LAGOS – Nigeria’s total capital importation surged to $10.37 billion in the first quarter of 2026, marking an 83.83% year-on-year increase from the $5.64 billion recorded in Q1 2025.
The National Bureau of Statistics (NBS) revealed that Foreign Portfolio Investment (FPI) dominated the inflows, accounting for 95.09% at $9.86 billion, with money market instruments taking a major share of $6.50 billion.
Conversely, Foreign Direct Investment (FDI) remained low, capturing just 1.30% of the total inflows at $135.08 million, while Other Investment brought in $374.48 million, primarily driven by loans.
The banking and financing sectors absorbed the vast majority of the capital, together securing over 96% of the total inflows, driven largely by UK and US investors.
This dramatic tilt toward portfolio capital matches recent actions by the Central Bank of Nigeria, which maintained its benchmark interest rate at a high 26.5% to attract external liquidity buffers.

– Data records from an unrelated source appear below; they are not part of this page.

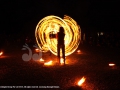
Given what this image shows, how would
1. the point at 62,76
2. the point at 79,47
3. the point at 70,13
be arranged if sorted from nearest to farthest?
the point at 62,76 < the point at 79,47 < the point at 70,13

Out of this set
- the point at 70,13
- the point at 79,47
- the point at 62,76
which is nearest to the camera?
the point at 62,76

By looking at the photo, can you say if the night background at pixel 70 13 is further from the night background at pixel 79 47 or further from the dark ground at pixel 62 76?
the dark ground at pixel 62 76

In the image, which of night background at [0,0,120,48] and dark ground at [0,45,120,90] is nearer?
dark ground at [0,45,120,90]

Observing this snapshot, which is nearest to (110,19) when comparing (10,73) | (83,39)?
(83,39)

Nigeria’s external reserves jumped by approximately $1.22 billion in May 2026, closing the month at a robust $49.58 billion, according to the latest data released by the Central Bank of Nigeria (CBN).
The significant accumulation marks a major milestone in the apex bank’s ongoing defense of the local currency, boosting investor confidence and pushing liquid foreign assets closer to a historic $50 billion threshold.
Economic analysts trace this momentum back to late 2025 reforms. The CBN’s strategic interventions have successfully choked off currency speculation and consolidated foreign exchange liquidity into the official banking ecosystem.